L’idée de plateforme est « pertinente », souscrit la toute nouvelle présidente de l’Union de l’aide, des soins et des services aux domiciles  (UNA), Marie-Reine Tillon – ancienne maire de Matignon, dans les Côtes-d’Armor. L'association fédère des structures et services à domicile, dont des CCAS. Son témoignage, mardi, a également été cinglant, tout comme celui de la présidente de l'association des aidants, Gwénaëlle Thual. 

L'isolement peut tuer aussi

« On a trop centré sur le sanitaire », ont répété les intervenantes. Ce « regard sanitaro-sanitaire »  a négligé « l’environnement global des personnes ». Cela s'est ressenti sur les difficultés de ces services à se doter des protections individuelles.

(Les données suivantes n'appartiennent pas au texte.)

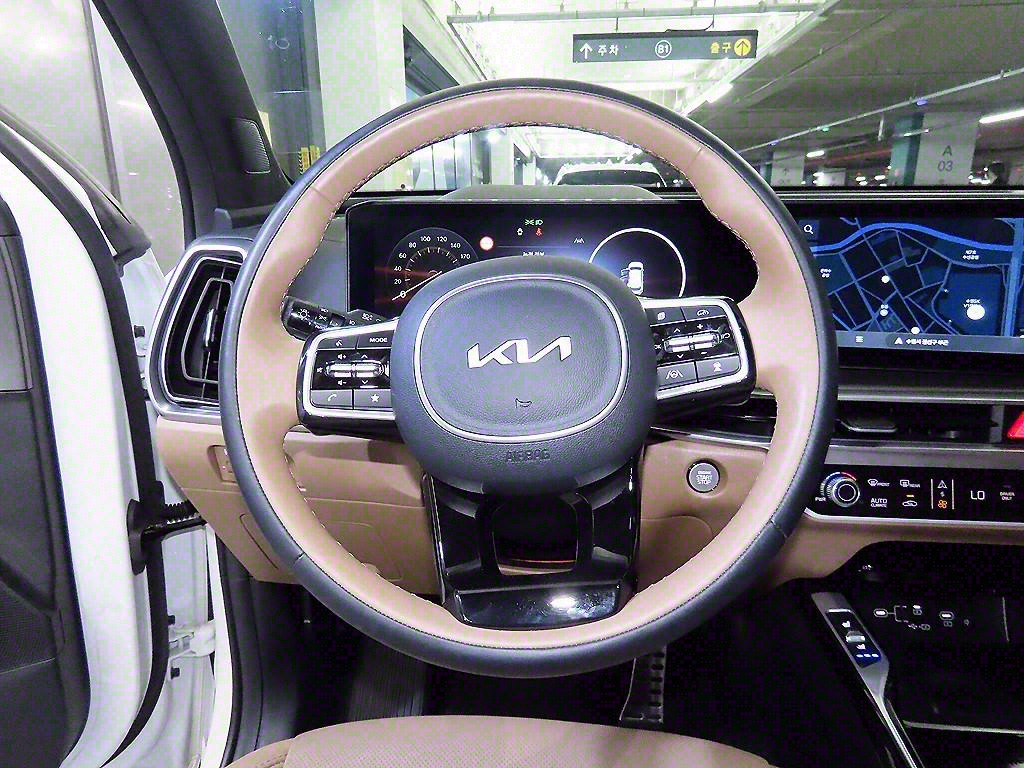 KIA Sorento - Vista 8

Les services ont aussi dû réduire leurs interventions à domicile. Ils éprouvent un sentiment de relégation de la part des pouvoirs publics (« certaines agences régionales de santé ne savaient pas comment on intervenait chez l'usager, voire découvraient le fonctionnement des services de soins infirmiers à domicile pourtant de leur compétence » ), comme des professionnels de santé (« des pharmaciens ont refusé des masques à des auxiliaires de vie »  ou « un médecin a dit à une AVS qu'elle était un assassin car elle se rendait au domicile d'une vieille personne sans masque » ).
La « diminution du passage de professionnels à domicile allait de soi », « comme si nous n'étions que du confort »  s'offusque Marie-Reine Tillon. Alors que la fermeture de certaines structures a « mis en évidence les carences et difficultés de notre système : maillage insuffisant, insuffisance de personnel », ajoute Gwenaëlle Thual.

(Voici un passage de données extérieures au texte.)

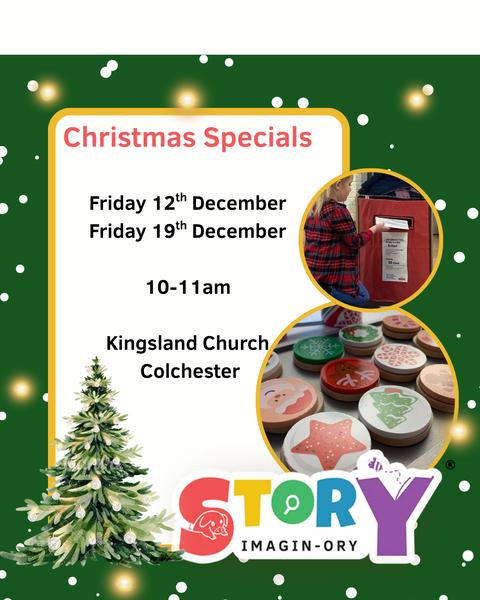 Christmas Special 2 week block Friday Kingsland Church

S'il est un indicateur qui fait défaut pour mesurer ces manques, c'est la comptabilité des personnes mortes à domicile. Directement du coronavirus ou d'isolement, comme le rappelle Joëlle Martinaux. À la question insistante de René-Paul Savary, sénateur de la Marne qui présidait la réunion, elle n'a pu que répéter : « Les constats de décès à domicile n'ont pas été pris en compte et ne le sont toujours pas ».